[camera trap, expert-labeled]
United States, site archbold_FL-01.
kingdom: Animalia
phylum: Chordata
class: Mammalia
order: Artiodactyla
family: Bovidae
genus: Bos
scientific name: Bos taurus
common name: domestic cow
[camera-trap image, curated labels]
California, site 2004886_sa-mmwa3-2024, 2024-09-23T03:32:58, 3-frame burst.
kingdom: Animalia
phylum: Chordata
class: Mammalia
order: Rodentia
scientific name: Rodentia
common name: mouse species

WHAT IS BEING ASKED>
Take the records shown above and output them again exactly.

SOLUTION FOR THIS EXERCISE>
[camera trap, expert-labeled]
United States, site archbold_FL-01.
kingdom: Animalia
phylum: Chordata
class: Mammalia
order: Artiodactyla
family: Bovidae
genus: Bos
scientific name: Bos taurus
common name: domestic cow
[camera-trap image, curated labels]
California, site 2004886_sa-mmwa3-2024, 2024-09-23T03:32:58, 3-frame burst.
kingdom: Animalia
phylum: Chordata
class: Mammalia
order: Rodentia
scientific name: Rodentia
common name: mouse species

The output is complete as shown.